#### [Extracted records]
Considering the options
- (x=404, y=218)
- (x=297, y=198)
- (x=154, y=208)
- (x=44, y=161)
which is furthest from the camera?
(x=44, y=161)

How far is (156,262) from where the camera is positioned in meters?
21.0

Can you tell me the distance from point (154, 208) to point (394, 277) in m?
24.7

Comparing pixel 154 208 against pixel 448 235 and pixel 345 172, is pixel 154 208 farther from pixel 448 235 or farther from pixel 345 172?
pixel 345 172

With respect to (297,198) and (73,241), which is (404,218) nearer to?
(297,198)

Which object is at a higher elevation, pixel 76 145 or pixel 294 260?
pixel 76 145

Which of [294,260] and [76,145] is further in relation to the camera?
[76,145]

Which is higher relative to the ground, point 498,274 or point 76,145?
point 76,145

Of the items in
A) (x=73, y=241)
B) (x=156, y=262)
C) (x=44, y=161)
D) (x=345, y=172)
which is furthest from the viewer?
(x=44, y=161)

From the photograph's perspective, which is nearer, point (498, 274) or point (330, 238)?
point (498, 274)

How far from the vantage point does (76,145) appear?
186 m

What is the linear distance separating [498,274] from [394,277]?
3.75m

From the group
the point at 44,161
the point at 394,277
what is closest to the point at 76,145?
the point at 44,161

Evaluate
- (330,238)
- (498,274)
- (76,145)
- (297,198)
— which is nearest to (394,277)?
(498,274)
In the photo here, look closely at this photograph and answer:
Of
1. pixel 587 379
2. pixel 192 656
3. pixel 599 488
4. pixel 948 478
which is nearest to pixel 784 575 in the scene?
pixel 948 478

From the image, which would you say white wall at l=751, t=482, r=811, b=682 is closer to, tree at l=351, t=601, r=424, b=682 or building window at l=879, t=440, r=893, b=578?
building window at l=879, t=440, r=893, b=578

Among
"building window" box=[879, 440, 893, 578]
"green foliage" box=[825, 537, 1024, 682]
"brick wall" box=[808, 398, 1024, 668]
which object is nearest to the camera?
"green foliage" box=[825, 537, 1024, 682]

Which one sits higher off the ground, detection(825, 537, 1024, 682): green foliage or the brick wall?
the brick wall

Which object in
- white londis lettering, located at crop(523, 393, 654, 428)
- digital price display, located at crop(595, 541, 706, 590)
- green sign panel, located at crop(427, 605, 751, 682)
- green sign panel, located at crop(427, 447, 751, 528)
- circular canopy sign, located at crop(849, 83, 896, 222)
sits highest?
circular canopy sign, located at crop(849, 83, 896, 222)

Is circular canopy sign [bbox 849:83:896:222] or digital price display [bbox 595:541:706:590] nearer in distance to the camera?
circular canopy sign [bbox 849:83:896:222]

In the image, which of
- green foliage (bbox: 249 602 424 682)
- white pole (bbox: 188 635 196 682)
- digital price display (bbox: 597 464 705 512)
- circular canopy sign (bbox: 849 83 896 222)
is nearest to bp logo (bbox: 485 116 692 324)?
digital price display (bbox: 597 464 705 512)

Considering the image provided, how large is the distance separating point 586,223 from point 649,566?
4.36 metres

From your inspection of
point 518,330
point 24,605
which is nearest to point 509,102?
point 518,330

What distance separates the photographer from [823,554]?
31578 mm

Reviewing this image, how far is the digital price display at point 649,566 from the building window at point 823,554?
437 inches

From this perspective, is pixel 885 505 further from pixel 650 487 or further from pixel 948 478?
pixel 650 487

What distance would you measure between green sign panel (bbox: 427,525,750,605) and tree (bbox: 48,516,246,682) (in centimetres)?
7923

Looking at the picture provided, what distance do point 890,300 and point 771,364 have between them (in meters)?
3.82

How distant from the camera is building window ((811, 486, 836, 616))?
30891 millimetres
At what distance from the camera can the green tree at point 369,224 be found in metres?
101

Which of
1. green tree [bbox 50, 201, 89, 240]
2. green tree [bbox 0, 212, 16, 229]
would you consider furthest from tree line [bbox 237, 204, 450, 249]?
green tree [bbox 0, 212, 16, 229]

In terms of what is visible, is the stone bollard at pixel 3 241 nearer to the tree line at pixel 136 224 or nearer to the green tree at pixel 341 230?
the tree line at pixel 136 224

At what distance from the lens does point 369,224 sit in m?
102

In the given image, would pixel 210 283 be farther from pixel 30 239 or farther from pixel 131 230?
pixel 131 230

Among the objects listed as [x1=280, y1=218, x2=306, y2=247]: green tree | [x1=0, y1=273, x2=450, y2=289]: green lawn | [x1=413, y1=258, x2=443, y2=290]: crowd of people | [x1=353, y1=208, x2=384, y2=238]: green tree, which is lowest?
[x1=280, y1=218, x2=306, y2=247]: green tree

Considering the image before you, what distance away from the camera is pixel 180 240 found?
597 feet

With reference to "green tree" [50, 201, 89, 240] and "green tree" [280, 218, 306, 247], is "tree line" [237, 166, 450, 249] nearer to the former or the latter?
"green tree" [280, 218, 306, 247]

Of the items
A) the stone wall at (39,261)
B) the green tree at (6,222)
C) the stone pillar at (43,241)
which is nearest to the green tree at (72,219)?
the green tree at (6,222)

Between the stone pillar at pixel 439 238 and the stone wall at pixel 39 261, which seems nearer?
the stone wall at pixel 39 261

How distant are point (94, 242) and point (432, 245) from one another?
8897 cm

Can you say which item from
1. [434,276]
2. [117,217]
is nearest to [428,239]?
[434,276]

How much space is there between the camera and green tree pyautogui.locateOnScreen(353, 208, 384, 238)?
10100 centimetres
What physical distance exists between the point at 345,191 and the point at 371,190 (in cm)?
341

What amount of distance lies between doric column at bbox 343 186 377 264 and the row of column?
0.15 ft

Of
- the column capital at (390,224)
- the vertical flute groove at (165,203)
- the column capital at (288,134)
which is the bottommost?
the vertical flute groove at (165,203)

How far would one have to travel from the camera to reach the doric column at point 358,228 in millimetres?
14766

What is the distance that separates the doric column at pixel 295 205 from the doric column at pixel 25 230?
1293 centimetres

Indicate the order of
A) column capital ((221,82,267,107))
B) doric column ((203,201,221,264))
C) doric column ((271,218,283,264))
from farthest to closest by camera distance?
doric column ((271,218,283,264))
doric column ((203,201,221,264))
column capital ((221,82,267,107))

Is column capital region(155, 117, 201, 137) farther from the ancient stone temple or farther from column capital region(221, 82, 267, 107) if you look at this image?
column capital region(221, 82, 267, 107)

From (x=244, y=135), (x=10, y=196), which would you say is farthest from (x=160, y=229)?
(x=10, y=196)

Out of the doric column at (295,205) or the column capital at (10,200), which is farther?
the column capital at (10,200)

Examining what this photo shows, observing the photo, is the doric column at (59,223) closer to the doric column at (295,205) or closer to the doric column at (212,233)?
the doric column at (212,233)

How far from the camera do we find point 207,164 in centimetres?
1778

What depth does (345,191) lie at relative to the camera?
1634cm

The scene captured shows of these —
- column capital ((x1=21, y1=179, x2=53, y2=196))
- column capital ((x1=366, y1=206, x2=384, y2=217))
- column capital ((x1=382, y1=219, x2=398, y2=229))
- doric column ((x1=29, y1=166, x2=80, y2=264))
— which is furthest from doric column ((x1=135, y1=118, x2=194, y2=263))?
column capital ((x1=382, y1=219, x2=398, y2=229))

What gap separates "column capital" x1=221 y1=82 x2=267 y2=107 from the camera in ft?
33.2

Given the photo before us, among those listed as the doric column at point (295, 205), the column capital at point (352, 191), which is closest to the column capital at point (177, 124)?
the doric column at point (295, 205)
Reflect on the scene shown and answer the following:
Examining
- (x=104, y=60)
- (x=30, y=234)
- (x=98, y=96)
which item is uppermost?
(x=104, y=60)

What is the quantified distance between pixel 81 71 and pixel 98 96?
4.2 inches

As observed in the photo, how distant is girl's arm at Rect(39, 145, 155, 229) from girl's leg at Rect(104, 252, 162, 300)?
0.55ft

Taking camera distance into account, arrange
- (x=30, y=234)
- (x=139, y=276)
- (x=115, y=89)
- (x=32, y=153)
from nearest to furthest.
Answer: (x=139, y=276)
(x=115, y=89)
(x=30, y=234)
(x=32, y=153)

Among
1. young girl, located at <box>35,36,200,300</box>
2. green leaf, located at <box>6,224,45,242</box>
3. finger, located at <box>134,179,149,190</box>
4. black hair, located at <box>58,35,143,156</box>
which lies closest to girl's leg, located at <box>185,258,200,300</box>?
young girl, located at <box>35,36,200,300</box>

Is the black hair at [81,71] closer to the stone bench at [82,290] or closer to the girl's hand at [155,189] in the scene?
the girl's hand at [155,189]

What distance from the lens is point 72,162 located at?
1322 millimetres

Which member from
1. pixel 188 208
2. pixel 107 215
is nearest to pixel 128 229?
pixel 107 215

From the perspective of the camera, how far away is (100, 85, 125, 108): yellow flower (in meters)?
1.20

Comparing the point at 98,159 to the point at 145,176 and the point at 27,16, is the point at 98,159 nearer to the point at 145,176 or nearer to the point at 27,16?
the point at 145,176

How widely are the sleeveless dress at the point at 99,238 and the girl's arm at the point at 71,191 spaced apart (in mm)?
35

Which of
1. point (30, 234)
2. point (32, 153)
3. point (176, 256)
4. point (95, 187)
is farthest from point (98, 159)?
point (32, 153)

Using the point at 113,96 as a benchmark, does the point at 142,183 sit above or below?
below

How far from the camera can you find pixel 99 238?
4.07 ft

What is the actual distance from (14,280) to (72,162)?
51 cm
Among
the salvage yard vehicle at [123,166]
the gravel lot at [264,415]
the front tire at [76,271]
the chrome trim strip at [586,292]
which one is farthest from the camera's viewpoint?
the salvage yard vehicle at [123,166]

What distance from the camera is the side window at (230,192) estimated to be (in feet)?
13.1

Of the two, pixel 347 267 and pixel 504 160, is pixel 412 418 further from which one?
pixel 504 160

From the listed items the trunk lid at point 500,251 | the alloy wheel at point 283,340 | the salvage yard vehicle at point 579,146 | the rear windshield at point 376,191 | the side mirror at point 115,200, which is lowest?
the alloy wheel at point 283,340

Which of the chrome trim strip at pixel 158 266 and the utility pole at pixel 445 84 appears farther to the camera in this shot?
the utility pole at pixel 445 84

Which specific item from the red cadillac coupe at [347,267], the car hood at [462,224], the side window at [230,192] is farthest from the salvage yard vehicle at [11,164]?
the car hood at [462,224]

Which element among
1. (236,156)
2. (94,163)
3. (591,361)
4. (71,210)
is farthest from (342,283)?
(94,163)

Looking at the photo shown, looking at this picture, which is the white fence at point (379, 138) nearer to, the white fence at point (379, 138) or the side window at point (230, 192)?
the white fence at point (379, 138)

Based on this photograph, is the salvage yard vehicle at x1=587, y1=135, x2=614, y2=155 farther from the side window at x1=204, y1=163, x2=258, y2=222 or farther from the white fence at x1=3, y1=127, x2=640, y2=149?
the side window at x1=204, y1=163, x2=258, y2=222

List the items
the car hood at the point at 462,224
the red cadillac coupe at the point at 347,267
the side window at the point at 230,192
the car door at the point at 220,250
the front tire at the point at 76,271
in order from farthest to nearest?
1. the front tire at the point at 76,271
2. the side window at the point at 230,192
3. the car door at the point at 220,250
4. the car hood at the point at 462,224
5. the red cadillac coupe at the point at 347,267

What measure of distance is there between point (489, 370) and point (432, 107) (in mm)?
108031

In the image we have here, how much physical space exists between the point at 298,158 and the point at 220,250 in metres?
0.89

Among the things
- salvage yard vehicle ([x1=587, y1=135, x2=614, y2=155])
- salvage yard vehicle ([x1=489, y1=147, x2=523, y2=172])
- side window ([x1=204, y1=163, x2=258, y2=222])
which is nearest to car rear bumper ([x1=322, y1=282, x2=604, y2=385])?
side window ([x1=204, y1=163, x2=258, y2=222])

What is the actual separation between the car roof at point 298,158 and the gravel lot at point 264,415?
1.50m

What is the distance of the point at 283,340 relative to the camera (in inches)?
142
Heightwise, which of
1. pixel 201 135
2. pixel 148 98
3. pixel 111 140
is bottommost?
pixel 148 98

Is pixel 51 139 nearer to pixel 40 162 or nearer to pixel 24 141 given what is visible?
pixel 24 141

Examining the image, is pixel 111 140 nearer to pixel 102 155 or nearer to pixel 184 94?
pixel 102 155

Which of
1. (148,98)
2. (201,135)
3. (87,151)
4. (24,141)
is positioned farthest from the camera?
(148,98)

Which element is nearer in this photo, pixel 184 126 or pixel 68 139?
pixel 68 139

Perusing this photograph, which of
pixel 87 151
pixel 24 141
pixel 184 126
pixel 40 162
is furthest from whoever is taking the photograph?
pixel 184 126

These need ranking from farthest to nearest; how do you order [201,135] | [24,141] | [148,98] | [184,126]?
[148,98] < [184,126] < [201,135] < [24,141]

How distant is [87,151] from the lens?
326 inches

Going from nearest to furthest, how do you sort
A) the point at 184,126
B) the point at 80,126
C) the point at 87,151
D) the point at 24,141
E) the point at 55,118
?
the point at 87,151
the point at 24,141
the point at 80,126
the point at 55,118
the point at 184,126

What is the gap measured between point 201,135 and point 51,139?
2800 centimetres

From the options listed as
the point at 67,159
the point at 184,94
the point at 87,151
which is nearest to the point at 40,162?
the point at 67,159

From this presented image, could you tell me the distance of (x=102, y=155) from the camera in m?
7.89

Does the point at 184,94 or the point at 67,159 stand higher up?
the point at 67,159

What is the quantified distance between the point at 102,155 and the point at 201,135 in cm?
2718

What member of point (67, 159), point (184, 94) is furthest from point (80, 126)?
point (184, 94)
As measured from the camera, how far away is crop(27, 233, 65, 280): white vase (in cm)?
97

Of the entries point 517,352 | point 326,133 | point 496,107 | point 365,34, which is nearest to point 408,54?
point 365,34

#### [Task description]
Could you copy out, word for word, the rows above, starting with the line that contains "As measured from" and continuing through the end of the rows, including both of those lines?

#### [Task solution]
As measured from the camera, how far away is crop(27, 233, 65, 280): white vase (in cm)?
97

Of the entries point 517,352 | point 326,133 | point 496,107 | point 365,34, which is nearest to point 408,54?
point 365,34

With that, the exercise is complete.